── DATA EXCERPT
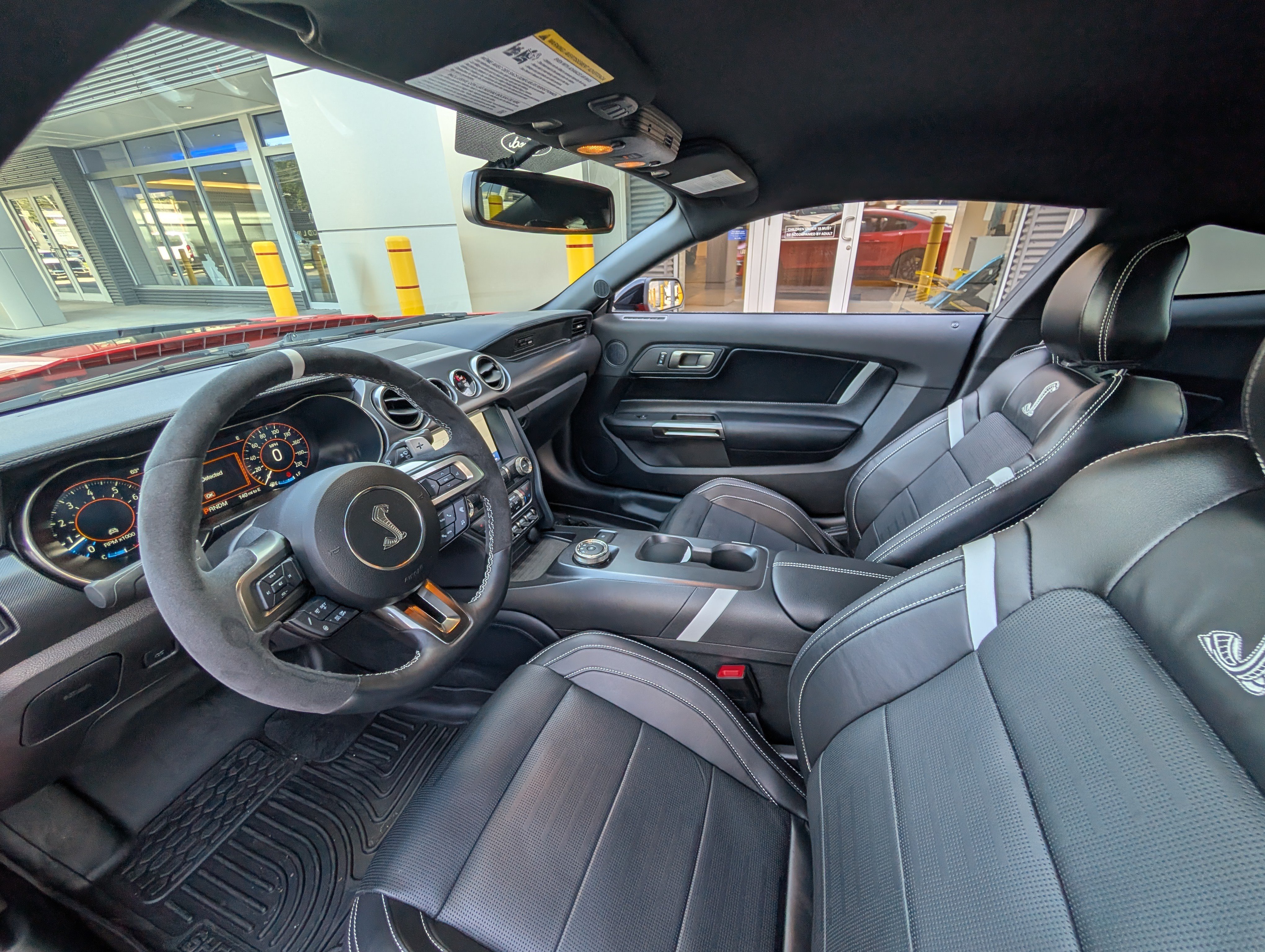 Certified 2022 Ford Mustang Shelby GT500 w/ Technology Package RWD image 16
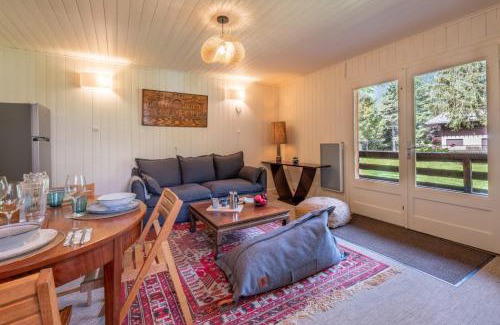 Les Praz-de-Chamonix Ski Chalet | Cocooning small chaming chalet with garden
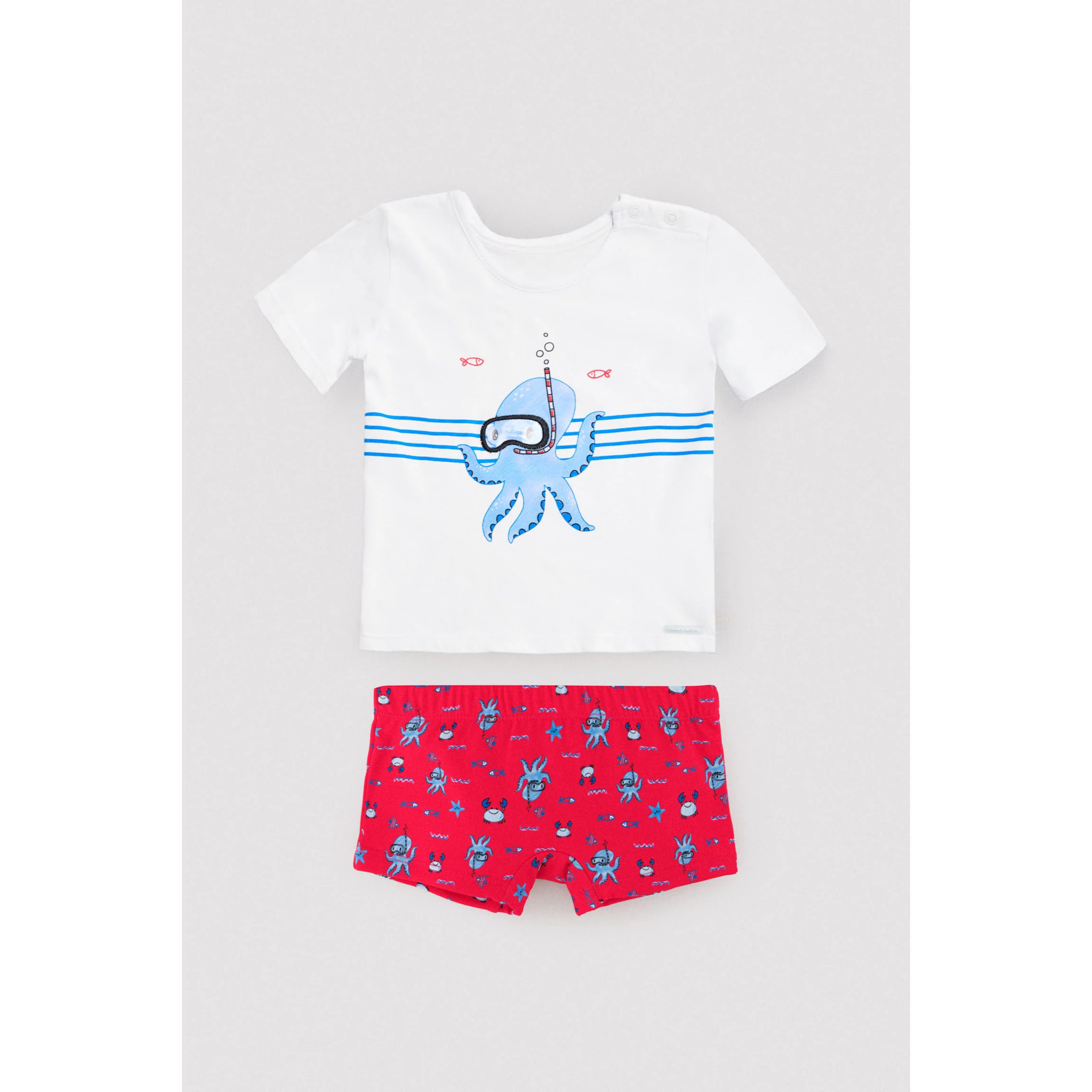 Set tessile con maglietta a maniche corte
────
▶ _TASK DETAILS_: Could the data be reproduced exactly, with the pictures omitted?

▶ _ANSWER TO THIS TASK_:
 Certified 2022 Ford Mustang Shelby GT500 w/ Technology Package RWD image 16
 Les Praz-de-Chamonix Ski Chalet | Cocooning small chaming chalet with garden
 Set tessile con maglietta a maniche corte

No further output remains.